As part of an ECN Policy Studies project to assess the availability andprocurement of biomass in the Netherlands, the perspectives of three different options for the production of liquid transportation fuels from biomass have been evaluated. The options considered are: ethanol from biomass, methanol from biomass, and bio-diesel from micro-algae. The first two options, ethanol and methanol, are mutual competitors, a comparison of both options is therefore included. Ethanol production from sugar and starch containing crops is a well developed technique. Conversion of the (hemi)cellulose fraction of biomass requires further development. Commercial introduction of these techniques is expected within the next 5-10 years. The individual process steps for methanol production from biomass are well-developed, with the least developed step being gasification and gas cleanup. Integral demonstration of the complete process has not been performed up till now. A comparison of ethanol and methanol production from biomass shows that production prices for both alcohols are about the same. Comparison of the amount of energy produced per acre of land shows the important role of the co-products of ethanol production.
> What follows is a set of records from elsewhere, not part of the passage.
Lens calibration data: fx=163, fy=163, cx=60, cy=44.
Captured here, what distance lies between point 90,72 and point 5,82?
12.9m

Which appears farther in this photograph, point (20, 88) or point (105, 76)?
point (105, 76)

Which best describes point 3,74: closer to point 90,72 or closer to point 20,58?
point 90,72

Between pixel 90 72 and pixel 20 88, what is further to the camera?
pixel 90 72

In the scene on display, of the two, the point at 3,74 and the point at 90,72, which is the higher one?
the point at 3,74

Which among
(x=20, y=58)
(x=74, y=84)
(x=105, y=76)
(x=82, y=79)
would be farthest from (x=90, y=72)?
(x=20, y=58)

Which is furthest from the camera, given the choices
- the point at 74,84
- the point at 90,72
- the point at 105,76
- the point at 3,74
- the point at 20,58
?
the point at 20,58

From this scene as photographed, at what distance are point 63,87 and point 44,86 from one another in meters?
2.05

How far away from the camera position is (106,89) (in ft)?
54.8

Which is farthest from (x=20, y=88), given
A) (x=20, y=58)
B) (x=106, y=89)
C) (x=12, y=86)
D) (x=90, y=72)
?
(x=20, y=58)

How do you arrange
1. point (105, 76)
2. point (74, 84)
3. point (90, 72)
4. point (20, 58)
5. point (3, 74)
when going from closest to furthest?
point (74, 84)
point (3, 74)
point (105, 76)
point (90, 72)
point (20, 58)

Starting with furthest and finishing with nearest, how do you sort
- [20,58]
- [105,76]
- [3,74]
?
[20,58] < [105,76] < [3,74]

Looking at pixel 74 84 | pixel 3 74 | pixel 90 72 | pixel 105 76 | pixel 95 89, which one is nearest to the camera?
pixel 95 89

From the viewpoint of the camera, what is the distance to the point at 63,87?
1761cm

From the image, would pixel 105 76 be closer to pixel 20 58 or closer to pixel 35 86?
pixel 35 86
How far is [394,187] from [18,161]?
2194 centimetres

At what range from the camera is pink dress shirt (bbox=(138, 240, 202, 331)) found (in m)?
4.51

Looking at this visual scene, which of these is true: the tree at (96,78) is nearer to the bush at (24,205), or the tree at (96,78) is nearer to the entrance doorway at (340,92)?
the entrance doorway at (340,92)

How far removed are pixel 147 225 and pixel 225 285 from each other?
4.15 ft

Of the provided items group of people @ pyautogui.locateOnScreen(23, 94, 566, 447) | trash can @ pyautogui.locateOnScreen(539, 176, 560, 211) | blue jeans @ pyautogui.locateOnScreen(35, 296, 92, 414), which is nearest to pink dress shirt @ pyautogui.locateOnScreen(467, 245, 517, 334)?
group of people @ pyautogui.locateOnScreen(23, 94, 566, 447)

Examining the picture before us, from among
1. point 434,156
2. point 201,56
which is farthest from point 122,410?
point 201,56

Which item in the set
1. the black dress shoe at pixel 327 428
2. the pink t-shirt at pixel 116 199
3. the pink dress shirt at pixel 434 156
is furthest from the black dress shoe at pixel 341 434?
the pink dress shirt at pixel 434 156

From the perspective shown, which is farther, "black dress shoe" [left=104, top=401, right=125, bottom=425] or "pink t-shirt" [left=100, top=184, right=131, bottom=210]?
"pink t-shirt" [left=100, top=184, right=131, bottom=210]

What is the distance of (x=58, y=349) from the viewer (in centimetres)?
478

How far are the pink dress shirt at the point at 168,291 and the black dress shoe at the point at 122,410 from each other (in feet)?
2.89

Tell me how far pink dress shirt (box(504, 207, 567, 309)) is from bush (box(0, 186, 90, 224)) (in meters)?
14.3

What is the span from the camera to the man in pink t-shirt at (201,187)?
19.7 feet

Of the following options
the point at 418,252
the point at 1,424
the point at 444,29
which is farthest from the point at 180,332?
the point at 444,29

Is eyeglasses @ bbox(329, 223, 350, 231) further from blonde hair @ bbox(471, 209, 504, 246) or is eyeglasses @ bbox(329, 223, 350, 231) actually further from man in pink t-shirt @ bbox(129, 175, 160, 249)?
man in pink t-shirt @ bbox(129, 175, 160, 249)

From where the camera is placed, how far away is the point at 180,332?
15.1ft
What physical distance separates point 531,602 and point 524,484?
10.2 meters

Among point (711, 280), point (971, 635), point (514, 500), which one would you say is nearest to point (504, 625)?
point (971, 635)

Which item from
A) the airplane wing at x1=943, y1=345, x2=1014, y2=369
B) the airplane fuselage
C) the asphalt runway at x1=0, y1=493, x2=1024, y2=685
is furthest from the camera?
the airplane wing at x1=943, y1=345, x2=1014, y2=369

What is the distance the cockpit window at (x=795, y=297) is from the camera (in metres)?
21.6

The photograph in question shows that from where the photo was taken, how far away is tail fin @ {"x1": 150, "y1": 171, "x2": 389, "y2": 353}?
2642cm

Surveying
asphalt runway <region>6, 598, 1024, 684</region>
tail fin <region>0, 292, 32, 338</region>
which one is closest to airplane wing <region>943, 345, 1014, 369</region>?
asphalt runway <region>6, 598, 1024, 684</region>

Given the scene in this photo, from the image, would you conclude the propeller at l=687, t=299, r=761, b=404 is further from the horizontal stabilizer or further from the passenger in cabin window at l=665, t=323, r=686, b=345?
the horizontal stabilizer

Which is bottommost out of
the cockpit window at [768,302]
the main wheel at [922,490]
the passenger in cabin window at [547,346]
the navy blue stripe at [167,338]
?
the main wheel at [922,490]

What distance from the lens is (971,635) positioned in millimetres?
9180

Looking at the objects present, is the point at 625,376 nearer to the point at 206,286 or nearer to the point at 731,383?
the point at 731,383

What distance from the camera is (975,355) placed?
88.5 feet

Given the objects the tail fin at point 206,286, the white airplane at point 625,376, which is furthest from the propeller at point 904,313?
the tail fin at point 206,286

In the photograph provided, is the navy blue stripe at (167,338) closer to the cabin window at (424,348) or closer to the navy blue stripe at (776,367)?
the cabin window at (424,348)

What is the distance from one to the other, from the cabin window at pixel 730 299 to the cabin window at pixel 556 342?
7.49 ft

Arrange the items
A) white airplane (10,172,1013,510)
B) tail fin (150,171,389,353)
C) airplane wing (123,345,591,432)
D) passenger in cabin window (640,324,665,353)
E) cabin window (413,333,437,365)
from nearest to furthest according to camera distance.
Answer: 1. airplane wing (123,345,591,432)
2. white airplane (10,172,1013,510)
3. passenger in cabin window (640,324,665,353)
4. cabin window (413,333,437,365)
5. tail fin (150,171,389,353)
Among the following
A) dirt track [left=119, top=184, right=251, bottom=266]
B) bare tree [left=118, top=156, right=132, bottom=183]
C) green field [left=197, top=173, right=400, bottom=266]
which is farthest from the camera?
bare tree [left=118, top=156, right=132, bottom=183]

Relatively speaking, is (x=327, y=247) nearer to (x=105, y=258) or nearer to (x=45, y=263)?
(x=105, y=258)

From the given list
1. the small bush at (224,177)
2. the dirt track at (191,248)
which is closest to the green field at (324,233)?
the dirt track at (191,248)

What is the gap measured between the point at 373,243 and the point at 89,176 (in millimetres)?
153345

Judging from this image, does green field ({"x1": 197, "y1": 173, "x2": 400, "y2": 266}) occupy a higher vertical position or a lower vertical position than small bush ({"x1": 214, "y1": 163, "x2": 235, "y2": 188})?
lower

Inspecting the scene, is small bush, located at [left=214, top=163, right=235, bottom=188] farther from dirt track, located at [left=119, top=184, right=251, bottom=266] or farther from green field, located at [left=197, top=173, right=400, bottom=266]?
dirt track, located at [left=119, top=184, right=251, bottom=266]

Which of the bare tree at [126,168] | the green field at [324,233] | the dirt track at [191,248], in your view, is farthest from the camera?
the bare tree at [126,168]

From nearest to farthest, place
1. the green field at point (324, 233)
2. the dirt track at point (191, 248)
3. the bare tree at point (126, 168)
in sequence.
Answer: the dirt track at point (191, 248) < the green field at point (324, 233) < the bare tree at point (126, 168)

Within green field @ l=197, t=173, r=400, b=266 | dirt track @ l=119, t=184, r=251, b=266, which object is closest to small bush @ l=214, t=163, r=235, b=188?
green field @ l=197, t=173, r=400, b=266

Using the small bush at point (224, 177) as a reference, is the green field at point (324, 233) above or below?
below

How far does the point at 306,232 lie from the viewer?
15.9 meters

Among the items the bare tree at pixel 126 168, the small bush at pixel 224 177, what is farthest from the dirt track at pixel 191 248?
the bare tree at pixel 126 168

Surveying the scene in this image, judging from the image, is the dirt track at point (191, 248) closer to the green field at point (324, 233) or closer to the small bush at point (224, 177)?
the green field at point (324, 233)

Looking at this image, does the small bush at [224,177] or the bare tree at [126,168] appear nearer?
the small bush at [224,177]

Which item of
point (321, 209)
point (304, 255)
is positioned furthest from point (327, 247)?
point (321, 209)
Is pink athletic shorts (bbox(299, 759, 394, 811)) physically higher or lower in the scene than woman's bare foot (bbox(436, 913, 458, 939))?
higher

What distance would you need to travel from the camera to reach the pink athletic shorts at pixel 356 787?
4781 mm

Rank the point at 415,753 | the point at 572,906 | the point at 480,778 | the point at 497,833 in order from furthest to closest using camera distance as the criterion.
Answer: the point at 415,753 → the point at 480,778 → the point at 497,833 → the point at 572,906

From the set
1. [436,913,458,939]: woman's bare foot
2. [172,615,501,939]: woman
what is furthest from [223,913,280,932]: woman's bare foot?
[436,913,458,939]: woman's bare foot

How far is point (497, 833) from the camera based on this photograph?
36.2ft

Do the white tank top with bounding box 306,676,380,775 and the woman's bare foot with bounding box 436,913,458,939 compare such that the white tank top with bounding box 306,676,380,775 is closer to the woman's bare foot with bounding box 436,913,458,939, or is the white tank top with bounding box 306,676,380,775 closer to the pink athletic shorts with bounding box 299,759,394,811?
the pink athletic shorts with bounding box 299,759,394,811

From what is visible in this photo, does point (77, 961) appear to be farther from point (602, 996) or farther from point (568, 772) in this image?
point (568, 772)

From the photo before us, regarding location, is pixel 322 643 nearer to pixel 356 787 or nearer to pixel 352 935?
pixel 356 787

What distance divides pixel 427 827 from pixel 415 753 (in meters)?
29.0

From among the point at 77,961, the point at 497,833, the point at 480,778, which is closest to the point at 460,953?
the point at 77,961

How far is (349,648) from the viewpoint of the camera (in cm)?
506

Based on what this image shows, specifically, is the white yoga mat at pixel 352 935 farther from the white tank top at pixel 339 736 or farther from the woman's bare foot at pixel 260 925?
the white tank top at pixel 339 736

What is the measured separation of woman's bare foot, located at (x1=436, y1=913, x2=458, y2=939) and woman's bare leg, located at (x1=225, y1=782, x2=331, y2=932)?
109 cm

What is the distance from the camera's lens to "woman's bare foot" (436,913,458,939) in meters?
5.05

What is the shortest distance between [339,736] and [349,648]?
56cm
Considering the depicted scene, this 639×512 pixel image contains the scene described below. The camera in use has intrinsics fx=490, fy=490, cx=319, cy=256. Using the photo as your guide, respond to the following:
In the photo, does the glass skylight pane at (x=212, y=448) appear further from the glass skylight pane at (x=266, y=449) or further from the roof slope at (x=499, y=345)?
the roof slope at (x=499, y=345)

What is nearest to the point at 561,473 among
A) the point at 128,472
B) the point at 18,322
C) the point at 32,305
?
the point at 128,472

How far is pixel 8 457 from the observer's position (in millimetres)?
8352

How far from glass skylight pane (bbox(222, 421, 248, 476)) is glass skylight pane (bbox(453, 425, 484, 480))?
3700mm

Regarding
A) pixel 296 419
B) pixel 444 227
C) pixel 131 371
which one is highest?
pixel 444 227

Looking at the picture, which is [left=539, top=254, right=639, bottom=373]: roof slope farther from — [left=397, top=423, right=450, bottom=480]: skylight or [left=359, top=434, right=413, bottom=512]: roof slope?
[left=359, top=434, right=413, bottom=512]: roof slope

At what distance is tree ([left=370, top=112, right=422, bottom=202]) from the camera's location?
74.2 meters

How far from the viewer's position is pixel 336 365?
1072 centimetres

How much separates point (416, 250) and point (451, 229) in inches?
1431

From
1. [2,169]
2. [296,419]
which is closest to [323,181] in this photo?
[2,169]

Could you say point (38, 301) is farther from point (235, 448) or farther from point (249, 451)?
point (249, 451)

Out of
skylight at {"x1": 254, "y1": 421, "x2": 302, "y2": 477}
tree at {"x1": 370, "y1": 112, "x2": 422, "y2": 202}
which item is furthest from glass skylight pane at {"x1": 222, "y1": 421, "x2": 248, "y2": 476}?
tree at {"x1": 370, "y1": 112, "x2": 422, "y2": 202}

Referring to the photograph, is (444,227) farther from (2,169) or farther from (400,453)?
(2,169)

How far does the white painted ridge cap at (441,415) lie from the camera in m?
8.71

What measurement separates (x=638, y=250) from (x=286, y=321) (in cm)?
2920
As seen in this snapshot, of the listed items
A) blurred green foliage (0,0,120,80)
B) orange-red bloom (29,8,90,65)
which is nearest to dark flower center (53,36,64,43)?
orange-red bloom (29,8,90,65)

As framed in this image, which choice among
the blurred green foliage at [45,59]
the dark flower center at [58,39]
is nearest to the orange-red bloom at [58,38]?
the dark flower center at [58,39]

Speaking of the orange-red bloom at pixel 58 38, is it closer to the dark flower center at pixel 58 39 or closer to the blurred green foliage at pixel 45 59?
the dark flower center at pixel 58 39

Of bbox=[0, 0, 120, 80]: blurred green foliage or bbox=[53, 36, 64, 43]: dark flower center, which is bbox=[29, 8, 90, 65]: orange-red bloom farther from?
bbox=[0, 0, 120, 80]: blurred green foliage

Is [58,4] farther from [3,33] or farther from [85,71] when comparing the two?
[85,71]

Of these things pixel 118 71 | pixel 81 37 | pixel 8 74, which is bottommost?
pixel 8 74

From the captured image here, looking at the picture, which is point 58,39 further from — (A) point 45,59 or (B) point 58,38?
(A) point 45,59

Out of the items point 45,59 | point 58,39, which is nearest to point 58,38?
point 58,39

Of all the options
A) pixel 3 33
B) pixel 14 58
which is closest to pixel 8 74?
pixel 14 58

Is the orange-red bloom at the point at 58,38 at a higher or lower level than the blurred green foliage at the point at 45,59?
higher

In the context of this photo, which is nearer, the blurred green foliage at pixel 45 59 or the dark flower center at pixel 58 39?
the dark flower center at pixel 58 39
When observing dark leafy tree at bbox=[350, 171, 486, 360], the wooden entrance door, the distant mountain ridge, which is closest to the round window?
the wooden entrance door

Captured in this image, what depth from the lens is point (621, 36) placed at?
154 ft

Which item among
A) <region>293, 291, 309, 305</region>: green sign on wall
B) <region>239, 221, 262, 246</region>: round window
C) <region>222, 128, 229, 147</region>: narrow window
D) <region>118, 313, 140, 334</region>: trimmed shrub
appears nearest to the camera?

When co-products are not considered, ethanol yield is at the lower limit of possible methanol yields, whereas the ethanol yield is at the upper limit of possible methanol yields when co-products of ethanol production are included. Furthermore, introduction of ethanol production from (hemi)cellose results in an increase in the ratio main product/byproducts. Currently the cultivation of micro-algae is practised on a small scale to produce high-prices specialty chemicals. A major advantage of micro-algae production is the high yield per unit of land. For large-scale production of bio-diesel further development of micro-algae cultivation techniques is required. 6 figs., 9 tabs., 14 refs.